[Collection entries]
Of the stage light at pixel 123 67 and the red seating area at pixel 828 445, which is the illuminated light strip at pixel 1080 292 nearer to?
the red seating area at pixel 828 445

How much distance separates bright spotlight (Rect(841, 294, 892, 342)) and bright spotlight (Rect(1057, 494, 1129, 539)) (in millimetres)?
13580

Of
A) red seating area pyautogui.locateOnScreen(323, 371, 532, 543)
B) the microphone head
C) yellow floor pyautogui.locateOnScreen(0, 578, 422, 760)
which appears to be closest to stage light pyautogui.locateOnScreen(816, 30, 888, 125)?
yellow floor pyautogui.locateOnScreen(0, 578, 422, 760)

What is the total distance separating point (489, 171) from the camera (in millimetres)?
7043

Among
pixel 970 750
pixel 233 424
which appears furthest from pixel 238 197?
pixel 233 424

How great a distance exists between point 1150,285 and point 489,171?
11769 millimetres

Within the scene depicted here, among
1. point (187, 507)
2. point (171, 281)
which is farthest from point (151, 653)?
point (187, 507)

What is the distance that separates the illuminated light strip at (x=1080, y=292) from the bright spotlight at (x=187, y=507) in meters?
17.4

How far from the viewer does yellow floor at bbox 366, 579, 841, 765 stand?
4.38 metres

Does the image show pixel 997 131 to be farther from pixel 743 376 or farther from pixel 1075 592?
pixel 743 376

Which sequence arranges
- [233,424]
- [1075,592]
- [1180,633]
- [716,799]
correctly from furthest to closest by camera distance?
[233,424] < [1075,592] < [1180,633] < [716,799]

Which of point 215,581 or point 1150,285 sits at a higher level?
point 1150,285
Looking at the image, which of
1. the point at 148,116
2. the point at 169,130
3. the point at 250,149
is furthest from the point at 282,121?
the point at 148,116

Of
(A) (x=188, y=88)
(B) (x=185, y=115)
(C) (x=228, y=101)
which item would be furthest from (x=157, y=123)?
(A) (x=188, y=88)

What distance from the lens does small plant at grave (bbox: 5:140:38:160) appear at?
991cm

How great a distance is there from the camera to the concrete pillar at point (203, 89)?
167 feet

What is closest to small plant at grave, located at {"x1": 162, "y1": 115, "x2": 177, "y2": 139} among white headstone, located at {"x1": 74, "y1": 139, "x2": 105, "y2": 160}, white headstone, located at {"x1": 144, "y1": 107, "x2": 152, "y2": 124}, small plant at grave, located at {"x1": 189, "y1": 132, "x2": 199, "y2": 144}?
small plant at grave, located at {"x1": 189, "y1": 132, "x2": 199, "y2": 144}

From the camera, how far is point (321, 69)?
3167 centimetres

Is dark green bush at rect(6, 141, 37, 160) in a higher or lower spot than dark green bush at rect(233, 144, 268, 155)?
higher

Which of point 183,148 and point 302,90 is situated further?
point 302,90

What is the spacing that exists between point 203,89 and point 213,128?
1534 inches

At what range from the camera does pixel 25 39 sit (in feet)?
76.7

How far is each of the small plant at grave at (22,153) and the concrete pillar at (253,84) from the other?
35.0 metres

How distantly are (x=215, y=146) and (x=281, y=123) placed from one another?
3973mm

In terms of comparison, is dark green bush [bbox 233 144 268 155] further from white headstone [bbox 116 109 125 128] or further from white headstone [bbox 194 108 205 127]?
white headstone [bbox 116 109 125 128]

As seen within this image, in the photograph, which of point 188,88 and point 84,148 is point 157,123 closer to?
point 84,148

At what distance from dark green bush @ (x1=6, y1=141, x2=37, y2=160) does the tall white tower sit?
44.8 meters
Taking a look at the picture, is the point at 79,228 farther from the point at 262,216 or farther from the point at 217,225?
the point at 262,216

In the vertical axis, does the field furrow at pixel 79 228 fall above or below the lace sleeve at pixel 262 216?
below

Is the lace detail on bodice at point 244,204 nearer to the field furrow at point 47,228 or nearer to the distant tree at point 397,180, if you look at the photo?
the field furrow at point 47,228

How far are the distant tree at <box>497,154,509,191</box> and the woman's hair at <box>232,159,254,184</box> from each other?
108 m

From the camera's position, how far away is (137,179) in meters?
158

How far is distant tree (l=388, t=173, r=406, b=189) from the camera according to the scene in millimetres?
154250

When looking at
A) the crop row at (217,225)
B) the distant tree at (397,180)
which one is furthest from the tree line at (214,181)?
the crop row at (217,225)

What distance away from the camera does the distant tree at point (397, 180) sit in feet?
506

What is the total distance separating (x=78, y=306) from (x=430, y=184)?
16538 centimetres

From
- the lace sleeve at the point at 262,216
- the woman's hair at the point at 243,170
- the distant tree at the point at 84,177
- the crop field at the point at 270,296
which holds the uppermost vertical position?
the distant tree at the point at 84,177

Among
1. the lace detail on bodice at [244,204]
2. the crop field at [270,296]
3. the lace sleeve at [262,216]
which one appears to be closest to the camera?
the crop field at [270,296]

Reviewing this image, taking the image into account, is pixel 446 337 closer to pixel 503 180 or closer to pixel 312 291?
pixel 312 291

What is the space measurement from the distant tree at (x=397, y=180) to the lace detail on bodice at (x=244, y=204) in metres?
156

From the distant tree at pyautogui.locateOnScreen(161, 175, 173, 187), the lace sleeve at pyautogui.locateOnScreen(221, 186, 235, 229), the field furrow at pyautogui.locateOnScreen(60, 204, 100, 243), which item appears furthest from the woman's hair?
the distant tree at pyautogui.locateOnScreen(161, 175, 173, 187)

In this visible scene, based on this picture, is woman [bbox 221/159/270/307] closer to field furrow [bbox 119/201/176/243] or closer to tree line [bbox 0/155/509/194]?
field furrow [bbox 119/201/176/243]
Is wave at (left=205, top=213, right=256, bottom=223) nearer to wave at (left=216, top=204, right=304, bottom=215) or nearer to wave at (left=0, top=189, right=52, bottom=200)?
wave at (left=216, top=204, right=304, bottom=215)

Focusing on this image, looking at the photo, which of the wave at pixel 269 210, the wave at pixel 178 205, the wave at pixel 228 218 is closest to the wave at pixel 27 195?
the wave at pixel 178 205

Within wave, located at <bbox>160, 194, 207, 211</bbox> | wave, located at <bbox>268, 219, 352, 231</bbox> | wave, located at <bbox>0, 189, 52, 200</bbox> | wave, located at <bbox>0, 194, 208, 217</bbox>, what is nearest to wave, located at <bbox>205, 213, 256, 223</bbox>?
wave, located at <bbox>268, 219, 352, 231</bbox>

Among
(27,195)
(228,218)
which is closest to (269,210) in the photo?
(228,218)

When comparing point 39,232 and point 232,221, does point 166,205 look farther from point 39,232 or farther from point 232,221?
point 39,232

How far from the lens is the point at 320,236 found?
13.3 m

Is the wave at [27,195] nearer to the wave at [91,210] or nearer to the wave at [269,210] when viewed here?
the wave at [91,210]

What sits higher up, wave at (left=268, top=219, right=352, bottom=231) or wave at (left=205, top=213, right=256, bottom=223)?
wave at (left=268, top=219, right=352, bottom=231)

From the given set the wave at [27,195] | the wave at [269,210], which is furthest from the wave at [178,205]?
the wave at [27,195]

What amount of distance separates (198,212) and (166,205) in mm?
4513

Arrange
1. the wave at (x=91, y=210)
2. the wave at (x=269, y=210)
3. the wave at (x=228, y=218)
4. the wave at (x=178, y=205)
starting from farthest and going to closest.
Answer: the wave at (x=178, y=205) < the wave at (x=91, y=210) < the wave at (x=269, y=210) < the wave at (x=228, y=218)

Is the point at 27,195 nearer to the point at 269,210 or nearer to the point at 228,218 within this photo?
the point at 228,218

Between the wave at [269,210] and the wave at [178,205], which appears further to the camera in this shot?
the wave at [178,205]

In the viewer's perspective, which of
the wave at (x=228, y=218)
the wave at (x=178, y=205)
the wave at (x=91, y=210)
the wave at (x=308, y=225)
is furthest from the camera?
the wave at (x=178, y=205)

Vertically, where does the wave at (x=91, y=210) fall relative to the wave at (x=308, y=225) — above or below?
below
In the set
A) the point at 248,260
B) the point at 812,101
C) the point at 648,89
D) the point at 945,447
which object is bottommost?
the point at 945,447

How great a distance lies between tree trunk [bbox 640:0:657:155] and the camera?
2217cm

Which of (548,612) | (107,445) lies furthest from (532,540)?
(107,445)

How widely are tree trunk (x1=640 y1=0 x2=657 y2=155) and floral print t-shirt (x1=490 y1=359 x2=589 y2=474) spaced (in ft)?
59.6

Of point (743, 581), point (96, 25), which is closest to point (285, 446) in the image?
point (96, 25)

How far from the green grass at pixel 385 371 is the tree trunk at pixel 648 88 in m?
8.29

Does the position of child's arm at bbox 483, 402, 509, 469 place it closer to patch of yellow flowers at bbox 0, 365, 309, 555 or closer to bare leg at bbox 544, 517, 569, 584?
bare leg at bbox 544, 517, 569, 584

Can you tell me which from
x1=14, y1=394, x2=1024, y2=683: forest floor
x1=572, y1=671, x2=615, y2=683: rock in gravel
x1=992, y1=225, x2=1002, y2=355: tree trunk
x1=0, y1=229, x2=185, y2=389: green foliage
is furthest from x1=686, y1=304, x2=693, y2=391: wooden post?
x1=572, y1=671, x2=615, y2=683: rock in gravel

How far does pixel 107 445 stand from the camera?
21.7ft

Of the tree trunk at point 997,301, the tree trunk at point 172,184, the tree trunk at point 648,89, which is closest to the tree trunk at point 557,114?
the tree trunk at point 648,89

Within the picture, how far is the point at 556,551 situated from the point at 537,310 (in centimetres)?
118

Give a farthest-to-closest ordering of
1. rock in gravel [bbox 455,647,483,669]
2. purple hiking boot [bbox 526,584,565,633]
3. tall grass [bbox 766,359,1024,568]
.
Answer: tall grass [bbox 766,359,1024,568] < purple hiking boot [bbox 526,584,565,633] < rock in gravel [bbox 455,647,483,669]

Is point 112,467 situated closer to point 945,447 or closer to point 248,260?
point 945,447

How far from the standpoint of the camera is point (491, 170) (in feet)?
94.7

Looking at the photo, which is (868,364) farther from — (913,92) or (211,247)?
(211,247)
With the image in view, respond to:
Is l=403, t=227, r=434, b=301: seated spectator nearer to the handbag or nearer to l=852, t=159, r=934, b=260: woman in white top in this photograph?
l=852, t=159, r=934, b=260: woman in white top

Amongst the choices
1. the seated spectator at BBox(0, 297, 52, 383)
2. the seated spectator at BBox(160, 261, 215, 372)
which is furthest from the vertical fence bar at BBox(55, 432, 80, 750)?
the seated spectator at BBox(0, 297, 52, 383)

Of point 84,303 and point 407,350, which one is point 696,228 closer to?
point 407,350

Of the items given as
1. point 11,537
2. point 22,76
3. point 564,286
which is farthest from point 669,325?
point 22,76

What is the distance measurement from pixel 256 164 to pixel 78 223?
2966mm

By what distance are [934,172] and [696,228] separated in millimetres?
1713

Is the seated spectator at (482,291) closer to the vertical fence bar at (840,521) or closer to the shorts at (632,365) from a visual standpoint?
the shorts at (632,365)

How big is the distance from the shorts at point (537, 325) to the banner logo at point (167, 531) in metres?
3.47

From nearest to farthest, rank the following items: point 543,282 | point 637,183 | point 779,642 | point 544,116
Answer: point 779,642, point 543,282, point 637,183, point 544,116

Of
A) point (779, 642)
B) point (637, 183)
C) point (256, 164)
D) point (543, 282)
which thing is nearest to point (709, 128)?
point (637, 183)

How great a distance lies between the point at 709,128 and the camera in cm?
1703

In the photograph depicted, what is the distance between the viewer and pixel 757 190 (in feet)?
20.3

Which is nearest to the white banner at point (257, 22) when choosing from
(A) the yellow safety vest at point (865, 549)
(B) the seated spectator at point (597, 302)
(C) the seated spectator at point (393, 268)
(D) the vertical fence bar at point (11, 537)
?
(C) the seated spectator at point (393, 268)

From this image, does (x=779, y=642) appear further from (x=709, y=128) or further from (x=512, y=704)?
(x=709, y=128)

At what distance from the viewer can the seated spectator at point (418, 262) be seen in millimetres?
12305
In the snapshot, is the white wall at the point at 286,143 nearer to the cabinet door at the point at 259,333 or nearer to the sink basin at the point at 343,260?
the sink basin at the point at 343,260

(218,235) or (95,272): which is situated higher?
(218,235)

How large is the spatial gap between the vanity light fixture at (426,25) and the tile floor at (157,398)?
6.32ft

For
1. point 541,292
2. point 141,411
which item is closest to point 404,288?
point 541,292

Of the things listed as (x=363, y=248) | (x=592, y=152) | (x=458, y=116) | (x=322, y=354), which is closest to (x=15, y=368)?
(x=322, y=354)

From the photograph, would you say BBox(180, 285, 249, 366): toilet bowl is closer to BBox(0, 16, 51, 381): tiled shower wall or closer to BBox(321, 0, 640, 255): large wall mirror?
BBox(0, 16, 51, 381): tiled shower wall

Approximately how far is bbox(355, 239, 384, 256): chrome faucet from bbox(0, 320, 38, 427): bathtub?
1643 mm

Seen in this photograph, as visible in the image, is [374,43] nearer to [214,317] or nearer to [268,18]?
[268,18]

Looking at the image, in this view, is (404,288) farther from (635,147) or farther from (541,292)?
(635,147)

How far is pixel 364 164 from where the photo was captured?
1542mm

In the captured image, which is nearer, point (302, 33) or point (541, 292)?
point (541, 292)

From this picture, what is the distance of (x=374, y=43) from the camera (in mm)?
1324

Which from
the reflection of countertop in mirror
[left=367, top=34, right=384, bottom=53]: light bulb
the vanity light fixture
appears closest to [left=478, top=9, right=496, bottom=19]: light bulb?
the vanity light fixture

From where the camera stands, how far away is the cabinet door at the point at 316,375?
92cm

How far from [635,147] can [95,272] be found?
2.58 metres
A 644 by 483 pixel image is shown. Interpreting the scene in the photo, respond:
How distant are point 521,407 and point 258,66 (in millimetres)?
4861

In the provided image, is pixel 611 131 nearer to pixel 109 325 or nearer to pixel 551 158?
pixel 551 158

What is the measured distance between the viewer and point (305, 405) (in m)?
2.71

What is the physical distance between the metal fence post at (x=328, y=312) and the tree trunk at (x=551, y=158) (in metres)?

## Stated task
Render the lines above as a Markdown table with the columns Number and Item line, from the line holding "From the photograph, would" through the end of the items, inclusive. Leave out blank lines.

## Exercise output
| Number | Item line |
|---|---|
| 1 | From the photograph, would you say BBox(180, 285, 249, 366): toilet bowl is closer to BBox(0, 16, 51, 381): tiled shower wall or closer to BBox(321, 0, 640, 255): large wall mirror? |
| 2 | BBox(0, 16, 51, 381): tiled shower wall |
| 3 | Approximately how far is bbox(355, 239, 384, 256): chrome faucet from bbox(0, 320, 38, 427): bathtub? |
| 4 | 1643 mm |
| 5 | Seen in this photograph, as visible in the image, is [374,43] nearer to [214,317] or nearer to [268,18]? |
| 6 | [268,18] |
| 7 | Looking at the image, in this view, is (404,288) farther from (635,147) or farther from (541,292)? |
| 8 | (635,147) |
| 9 | How far is pixel 364 164 from where the photo was captured? |
| 10 | 1542mm |
| 11 | In the captured image, which is nearer, point (302, 33) or point (541, 292)? |
| 12 | point (541, 292) |
| 13 | From this picture, what is the distance of (x=374, y=43) from the camera (in mm)? |
| 14 | 1324 |
| 15 | Which from |
| 16 | the reflection of countertop in mirror |
| 17 | [left=367, top=34, right=384, bottom=53]: light bulb |
| 18 | the vanity light fixture |
| 19 | appears closest to [left=478, top=9, right=496, bottom=19]: light bulb? |
| 20 | the vanity light fixture |
| 21 | From where the camera stands, how far away is the cabinet door at the point at 316,375? |
| 22 | 92cm |
| 23 | How far from [635,147] can [95,272] be found? |
| 24 | 2.58 metres |
| 25 | A 644 by 483 pixel image is shown. Interpreting the scene in the photo, respond: |
| 26 | How distant are point 521,407 and point 258,66 (in millimetres)? |
| 27 | 4861 |
| 28 | In the provided image, is pixel 611 131 nearer to pixel 109 325 or nearer to pixel 551 158? |
| 29 | pixel 551 158 |
| 30 | What is the measured distance between the viewer and point (305, 405) (in m)? |
| 31 | 2.71 |
| 32 | What is the physical distance between the metal fence post at (x=328, y=312) and the tree trunk at (x=551, y=158) (in metres)? |